§ **INFORMATION PROVIDED**:
═══

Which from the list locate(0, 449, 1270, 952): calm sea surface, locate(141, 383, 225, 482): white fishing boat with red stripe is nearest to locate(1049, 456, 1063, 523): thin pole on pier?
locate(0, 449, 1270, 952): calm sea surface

═══

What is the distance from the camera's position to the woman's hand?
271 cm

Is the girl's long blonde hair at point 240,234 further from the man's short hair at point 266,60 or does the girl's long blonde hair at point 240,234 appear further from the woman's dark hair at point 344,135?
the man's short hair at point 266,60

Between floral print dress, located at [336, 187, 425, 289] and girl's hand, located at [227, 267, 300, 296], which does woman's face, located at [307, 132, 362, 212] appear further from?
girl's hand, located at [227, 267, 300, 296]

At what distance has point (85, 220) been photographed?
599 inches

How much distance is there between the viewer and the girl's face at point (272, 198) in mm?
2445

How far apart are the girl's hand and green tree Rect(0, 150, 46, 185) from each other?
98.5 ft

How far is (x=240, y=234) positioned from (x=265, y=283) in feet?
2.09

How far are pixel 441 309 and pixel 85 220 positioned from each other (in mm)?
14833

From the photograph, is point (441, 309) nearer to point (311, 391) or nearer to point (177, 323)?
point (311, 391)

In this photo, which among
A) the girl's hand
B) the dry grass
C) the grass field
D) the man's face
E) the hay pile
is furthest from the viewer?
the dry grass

═══

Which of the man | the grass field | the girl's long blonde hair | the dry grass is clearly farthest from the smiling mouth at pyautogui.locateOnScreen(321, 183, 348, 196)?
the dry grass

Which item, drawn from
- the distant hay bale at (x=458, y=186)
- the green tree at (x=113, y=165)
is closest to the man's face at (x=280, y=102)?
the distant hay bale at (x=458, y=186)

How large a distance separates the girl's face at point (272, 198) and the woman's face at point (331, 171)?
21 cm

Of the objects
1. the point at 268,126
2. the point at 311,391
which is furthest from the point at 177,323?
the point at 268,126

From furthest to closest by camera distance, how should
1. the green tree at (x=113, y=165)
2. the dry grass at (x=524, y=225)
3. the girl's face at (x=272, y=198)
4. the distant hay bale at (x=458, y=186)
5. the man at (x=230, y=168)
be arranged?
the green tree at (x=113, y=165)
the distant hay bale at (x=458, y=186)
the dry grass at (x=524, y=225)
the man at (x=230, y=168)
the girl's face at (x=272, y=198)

═══

§ **THE REQUEST**: How many lines of the records above contain the word "further"? Reply with the number alone.

§ **FULL OUTPUT**: 2